PRELIMINARY TREATMENT AND PHOSPHATES.

1. Introduction.—In the first volume the principal plant foods occurring in soils have been named and the methods of estimating them described. As fertilizers are classed those materials which are added to soils to supply supposed deficiencies in plant foods, or to render more available the stores already present. There is little difference between the terms fertilizer and manure. In common language the former is applied to goods prepared for the farmer by the manufacturer or mixer, while the latter is applied to the stores accumulated about the stables or made elsewhere on the farm. Thus it is common to speak of a barnyard or stall manure and of a commercial fertilizer.

One of the objects of the analysis of soils, as described in the first volume of this work, is to determine the character of the fertilizer which should be added to a field in order to secure its maximum fertility.

One purpose of the present part is to determine the fitness of offered fertilizing material to supply the deficiencies which may be revealed by a proper study of the needs of the soil.

2. Natural Fertilizers.—In the succession of geologic epochs which has marked the natural history of the earth there have been brought together in deposits of greater or less magnitude the stores of plant food unused by growing crops or which may once have been part of vegetable and animal organisms. Some of these deposits have been mentioned in the first volume, paragraphs 11, 12, and 18.

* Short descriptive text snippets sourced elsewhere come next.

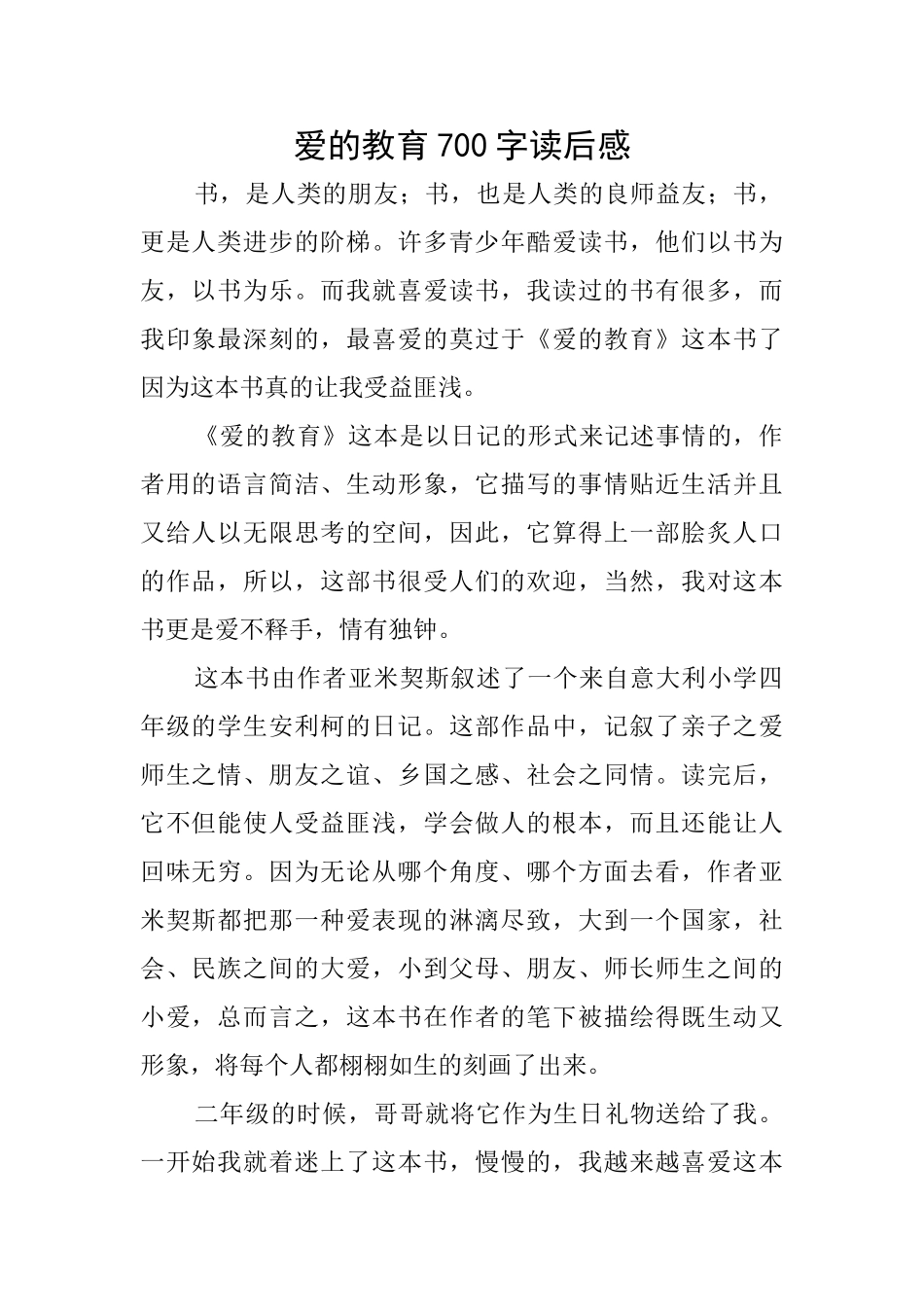 爱的教育700字读后感_第1页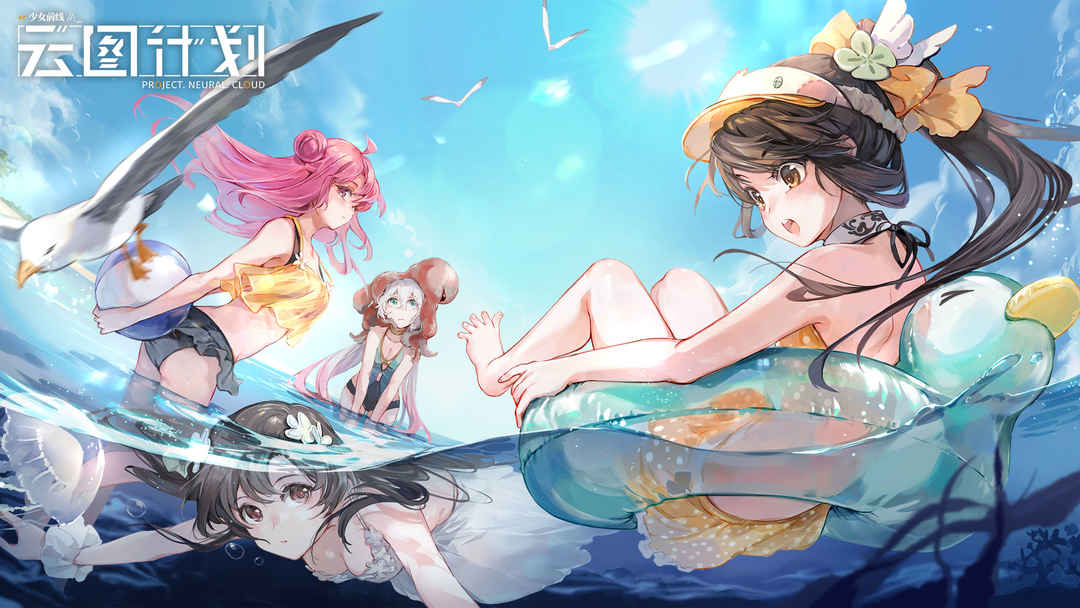 少女前线云图计划礼包码2022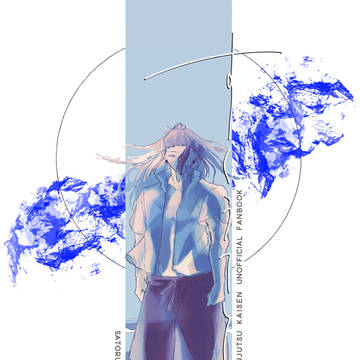 【web再録】すくうてと【五夏】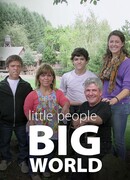 Жить непросто людям маленького роста! сезон 10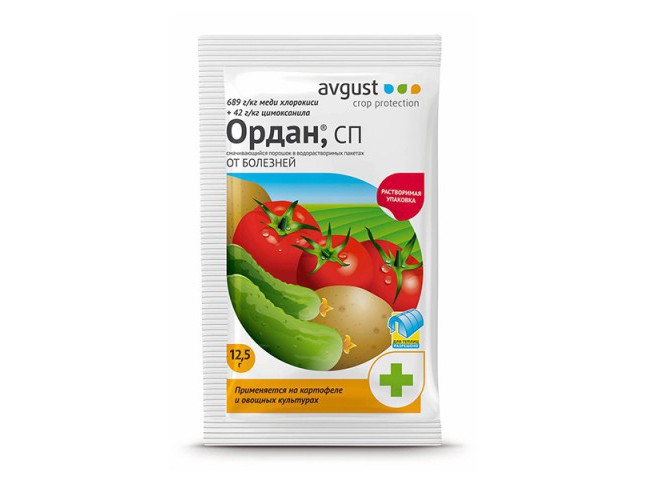 Ордан пакет 12.5 гр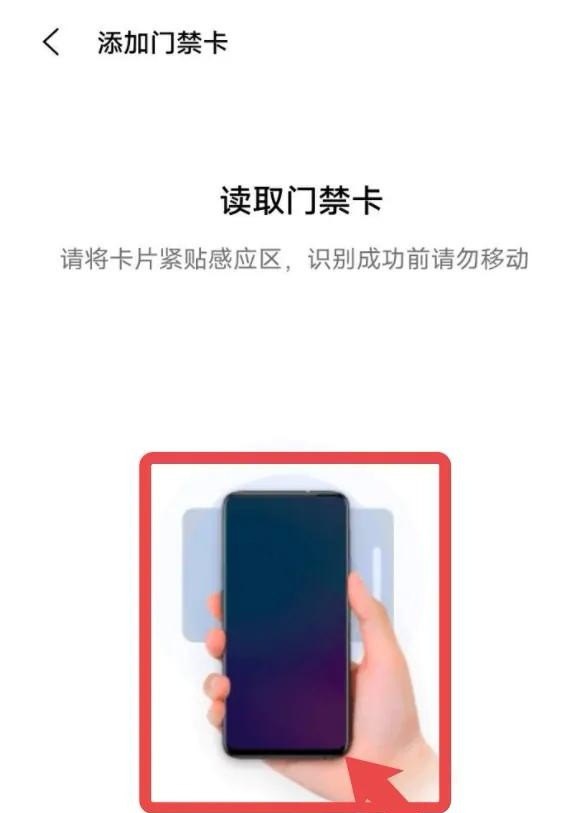 NFC怎么用_手机加装nfc方法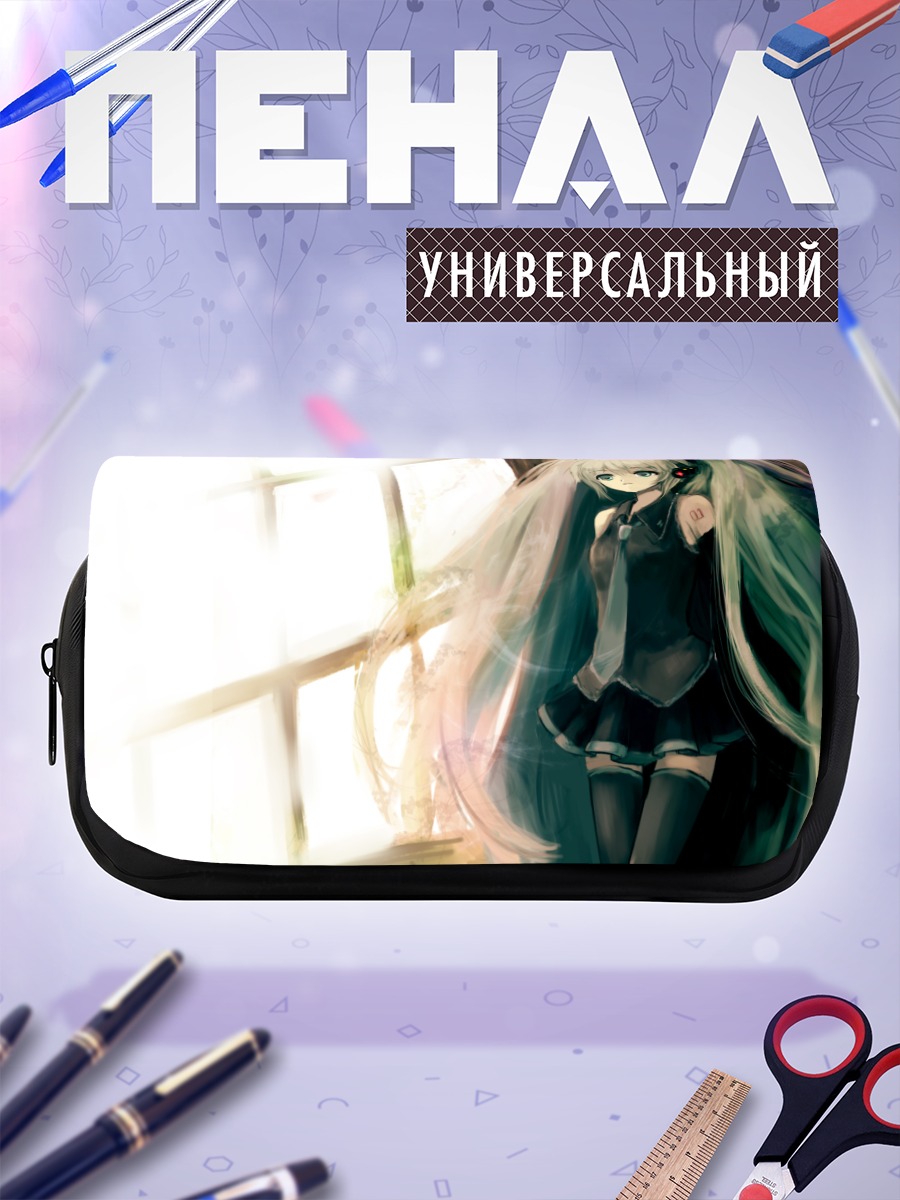 Пенал-косметичка Мику Хацунэ у окна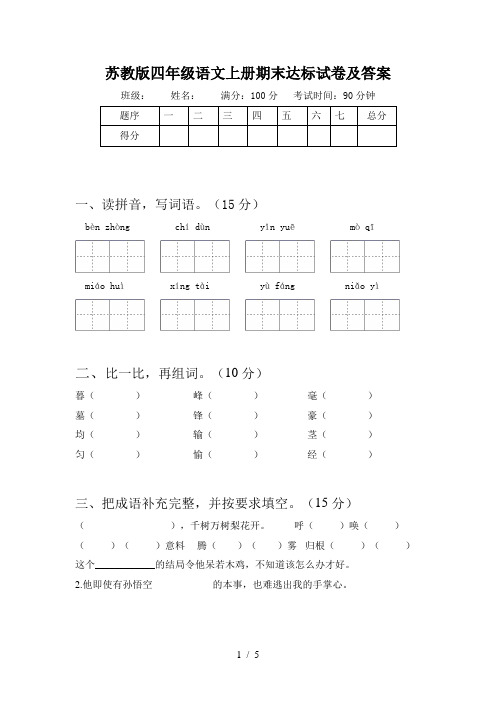 苏教版四年级语文上册期末达标试卷及答案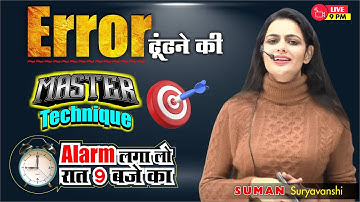 MASTER TECHNIQUE | ERROR DETECTION AND CORRECTION | ENGLISH GRAMMAR | SUMAN SURYAVANSHI Ma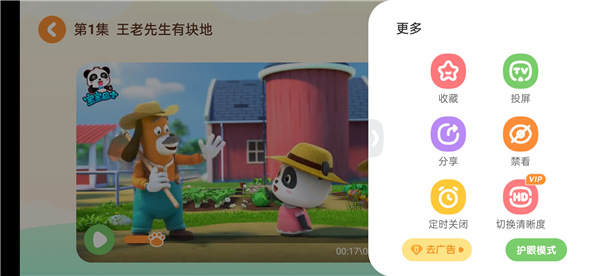 宝宝巴士科学全部课程免费版_宝宝巴士科学全解锁版最新版下载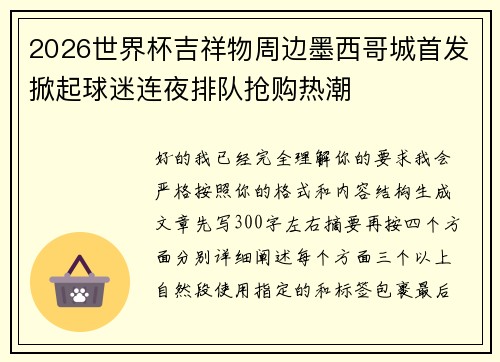 2026世界杯吉祥物周边墨西哥城首发掀起球迷连夜排队抢购热潮 2026世界杯吉祥物周边墨西哥城首发掀起球迷连夜排队抢购热潮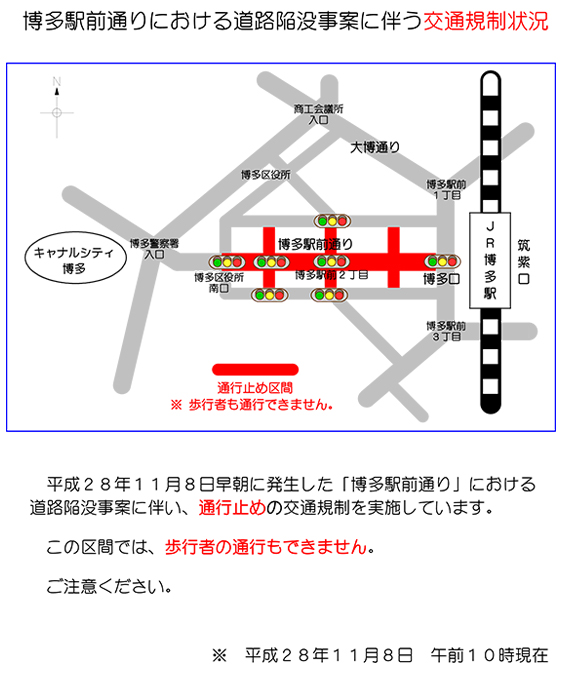 Fukuoka City Transportation Bureau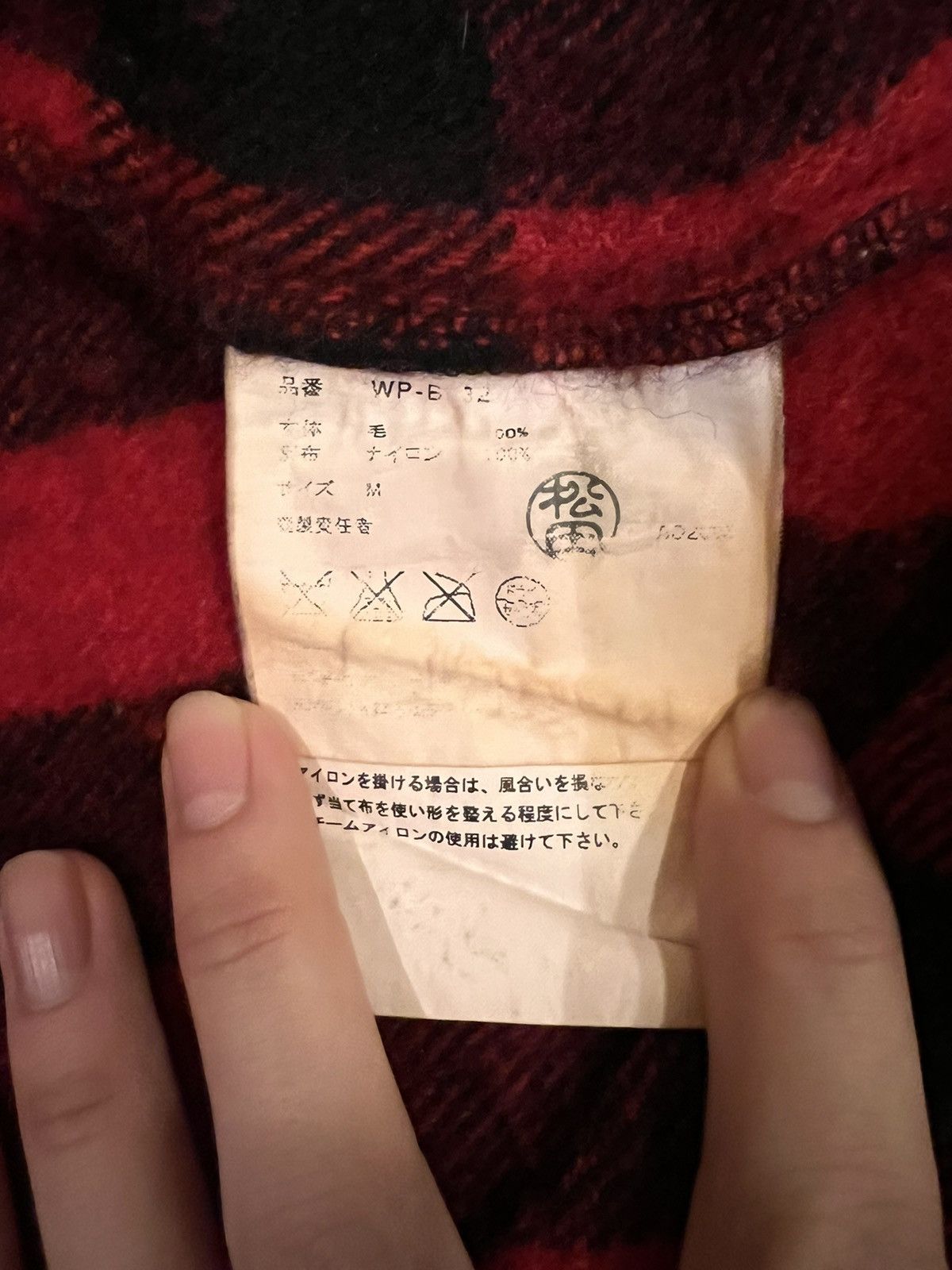 Junya Watanabe junya watanabe isolated cargo pocket plaid shirt Size US M / EU 48-50 / 2 - 5 Thumbnail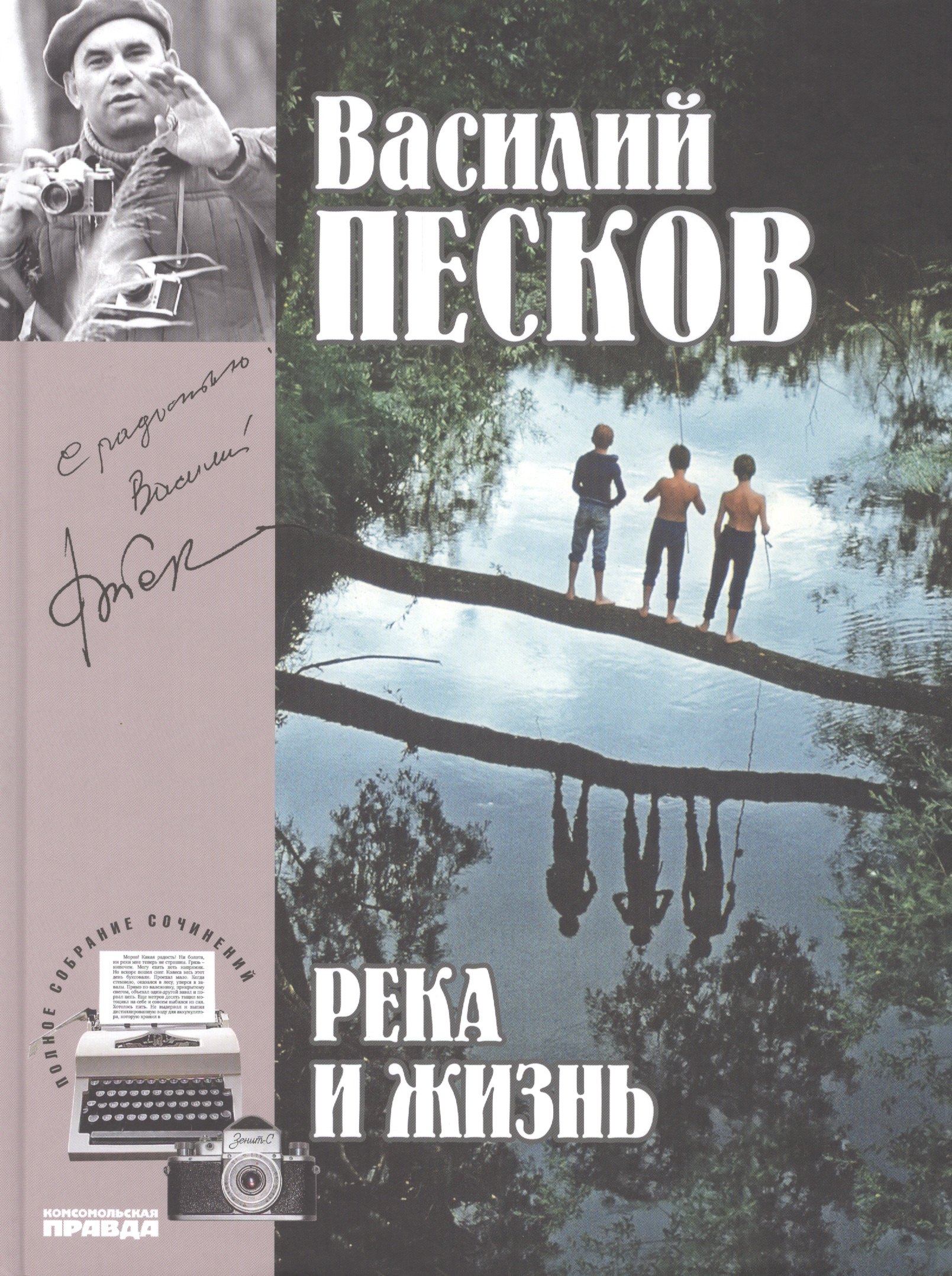 

Полное собрание сочинений. Том 10. 1973-1975. Река и жизнь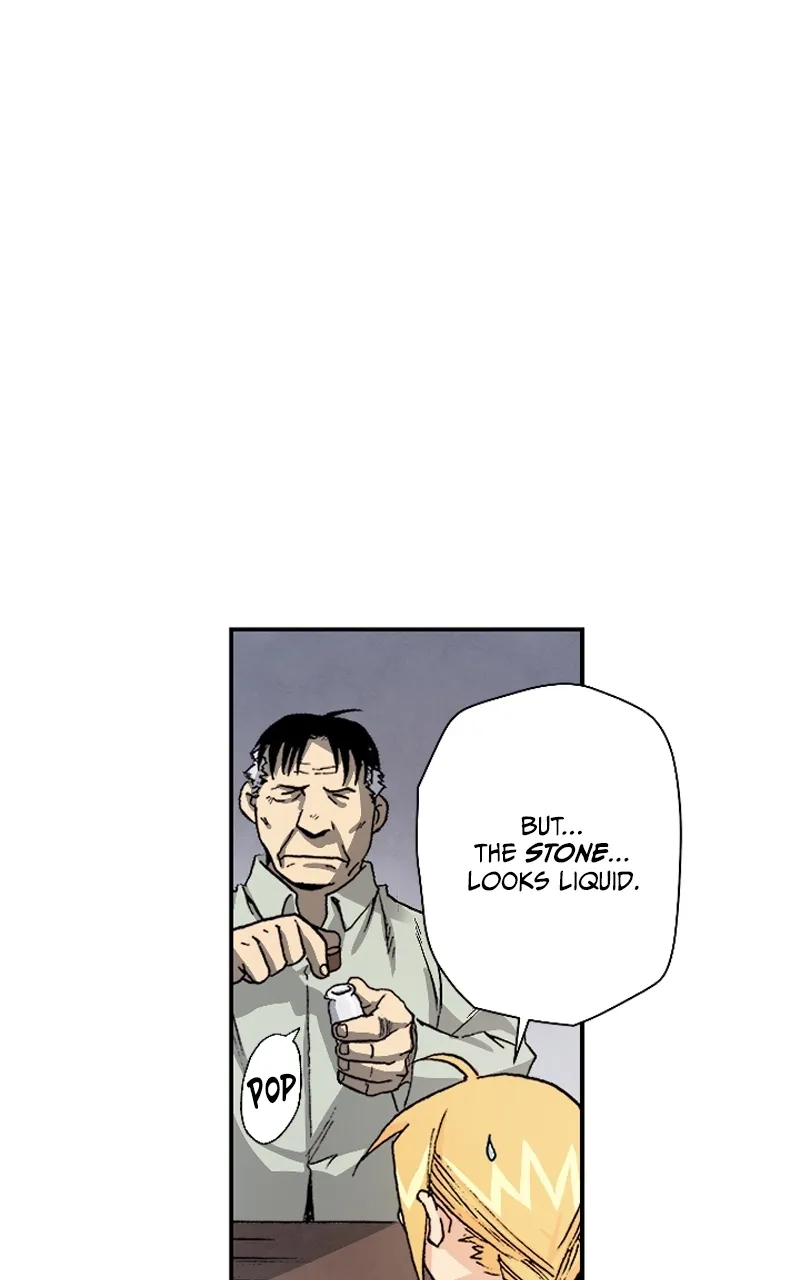 Hagure Chapter 22 page 33 - 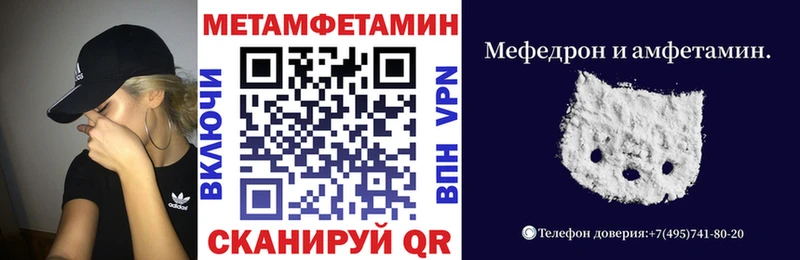 Амфетамин 97% Осташков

For a full description of the extent and origin of these deposits the reader is referred to works on economic geology. These deposits are the chief sources of the commercial fertilizers which are offered to the farmers of to-day and to which the agricultural analyst is called upon to devote much of his time and labor. The methods of determining the chemical composition and agricultural value of these deposits, as practiced by the leading chemists of this country and Europe, will be fully set forth in the following pages.

3. Waste Matters as Fertilizing Materials.—In addition to the natural products just mentioned the analyst will be called on also to deal with a great variety of waste materials which, in the last few years, have been saved from the débris of factories and abattoirs, and prepared for use on the farm. Among these waste matters may be mentioned, bones, horns, hoofs, hair, tankage, dried blood, fish scrap, oil cakes, ashes, sewage, and sewage precipitates, offal of all kinds, leather scraps, and organic débris in general.

It is important, before beginning an analysis, to know the origin of the substances to be determined. As has already been pointed out in volume first the process which would be accurate with a substance of a mineral origin might lead to error if applied to the same element in organic combination. This is particularly true of phosphorus and potash. A simple microscopic examination will usually enable the analyst to determine the nature of the sample. In this manner, in the case of a phosphate, it would at once be determined whether it was bone, mineral, or basic slag. The odor, color, and general consistence will also aid in the determination.